Barack Obama to Police: “I’m your best hope” to Fix Race Relations


Barack Obama was supposed to fix race relations in America. He hasn’t. Still, he think he’s the country’s “best hope” at making it happen.

Almost exactly three years ago, President Obama stood in the White House briefing room and said that he didn’t think it would be “particularly productive” for him to convene “a national conversation on race.”

But in the wake of a recent series of high-profile, racially charged shootings across the country, the president this week found himself doing exactly that.

Obama spent Monday preparing to address the nation at a Tuesday memorial service in Dallas for five slain police officers and meeting with advocates at the White House in an effort aimed at bridging the divide between law enforcement and communities of color.

The president met for nearly two hours with leaders of eight law enforcement groups Monday, informing them that he considered the killing of the five police officers in Dallas on Thursday “a hate crime” and that he would work actively to serve as an intermediary between minority activists and police.

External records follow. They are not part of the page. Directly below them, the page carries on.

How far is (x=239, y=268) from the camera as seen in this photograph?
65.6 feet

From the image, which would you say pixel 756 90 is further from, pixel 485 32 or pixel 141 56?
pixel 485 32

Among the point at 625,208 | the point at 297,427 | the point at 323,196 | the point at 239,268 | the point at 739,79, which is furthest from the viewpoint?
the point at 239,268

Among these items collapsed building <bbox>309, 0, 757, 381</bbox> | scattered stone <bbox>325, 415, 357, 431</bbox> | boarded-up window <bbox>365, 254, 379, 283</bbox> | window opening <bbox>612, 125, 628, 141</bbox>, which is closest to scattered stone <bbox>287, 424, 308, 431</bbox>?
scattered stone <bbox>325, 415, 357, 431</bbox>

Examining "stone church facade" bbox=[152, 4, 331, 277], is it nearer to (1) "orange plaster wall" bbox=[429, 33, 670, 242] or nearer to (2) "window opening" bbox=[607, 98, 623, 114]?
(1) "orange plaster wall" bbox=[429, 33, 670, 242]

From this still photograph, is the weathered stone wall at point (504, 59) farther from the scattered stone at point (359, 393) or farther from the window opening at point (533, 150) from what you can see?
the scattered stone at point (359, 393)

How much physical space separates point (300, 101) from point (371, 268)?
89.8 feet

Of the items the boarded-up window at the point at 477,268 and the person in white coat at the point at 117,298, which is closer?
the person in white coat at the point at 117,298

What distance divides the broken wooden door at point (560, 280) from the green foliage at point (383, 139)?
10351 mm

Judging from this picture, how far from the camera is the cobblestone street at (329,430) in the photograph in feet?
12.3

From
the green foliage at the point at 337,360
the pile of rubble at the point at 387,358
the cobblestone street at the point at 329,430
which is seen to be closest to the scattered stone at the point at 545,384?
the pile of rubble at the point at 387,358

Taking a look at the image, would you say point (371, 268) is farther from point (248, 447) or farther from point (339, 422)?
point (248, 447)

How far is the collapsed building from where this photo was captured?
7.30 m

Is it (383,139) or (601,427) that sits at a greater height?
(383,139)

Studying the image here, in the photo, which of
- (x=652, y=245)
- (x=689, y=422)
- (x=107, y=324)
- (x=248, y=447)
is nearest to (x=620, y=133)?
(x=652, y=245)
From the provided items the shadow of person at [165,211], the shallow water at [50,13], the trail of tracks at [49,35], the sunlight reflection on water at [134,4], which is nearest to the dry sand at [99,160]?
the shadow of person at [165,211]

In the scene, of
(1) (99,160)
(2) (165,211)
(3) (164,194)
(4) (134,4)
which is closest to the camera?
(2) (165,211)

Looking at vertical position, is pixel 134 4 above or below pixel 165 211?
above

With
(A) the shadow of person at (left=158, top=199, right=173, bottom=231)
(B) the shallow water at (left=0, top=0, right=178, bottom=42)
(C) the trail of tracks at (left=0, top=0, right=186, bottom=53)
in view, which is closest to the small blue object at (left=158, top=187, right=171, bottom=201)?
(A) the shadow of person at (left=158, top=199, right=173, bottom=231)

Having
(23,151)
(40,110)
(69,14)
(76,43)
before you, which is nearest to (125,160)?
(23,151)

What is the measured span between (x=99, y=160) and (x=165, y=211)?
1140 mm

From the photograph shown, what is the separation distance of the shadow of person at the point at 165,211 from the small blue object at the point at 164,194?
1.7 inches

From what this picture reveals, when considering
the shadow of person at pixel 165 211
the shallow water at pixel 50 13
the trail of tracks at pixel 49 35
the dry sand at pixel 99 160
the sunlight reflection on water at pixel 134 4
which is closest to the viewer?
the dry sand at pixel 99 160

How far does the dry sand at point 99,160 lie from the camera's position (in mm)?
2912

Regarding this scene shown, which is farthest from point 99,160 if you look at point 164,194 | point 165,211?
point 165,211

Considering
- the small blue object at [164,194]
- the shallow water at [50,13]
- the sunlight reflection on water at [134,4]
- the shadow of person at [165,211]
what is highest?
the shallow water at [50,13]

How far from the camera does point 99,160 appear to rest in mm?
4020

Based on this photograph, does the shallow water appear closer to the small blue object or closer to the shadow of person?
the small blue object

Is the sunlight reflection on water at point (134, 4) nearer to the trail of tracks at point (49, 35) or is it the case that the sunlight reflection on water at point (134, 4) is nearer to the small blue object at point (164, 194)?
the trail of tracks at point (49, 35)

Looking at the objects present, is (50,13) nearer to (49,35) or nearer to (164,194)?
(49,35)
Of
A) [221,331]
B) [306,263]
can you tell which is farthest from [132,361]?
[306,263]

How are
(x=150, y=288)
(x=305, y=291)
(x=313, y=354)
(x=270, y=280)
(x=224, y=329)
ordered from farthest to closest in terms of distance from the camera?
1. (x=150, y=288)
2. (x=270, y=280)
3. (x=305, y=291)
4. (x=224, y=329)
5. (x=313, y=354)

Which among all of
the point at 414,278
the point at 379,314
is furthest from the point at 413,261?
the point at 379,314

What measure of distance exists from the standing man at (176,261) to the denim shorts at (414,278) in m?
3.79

“I’m your best hope,” Obama remarked at one point, according to the Fraternal Order of Police’s James O. Pasco, one of the meeting’s attendees.

At one point, Obama may have been right. As an African American president, he had the ability to build bridges between white middle-America and the African American community. Unfortunately, he seemed to spend his entire presidency focusing on the latter. Now it’s probably too late for Obama to regain the trust of the white Americans he spent his entire presidency ignoring.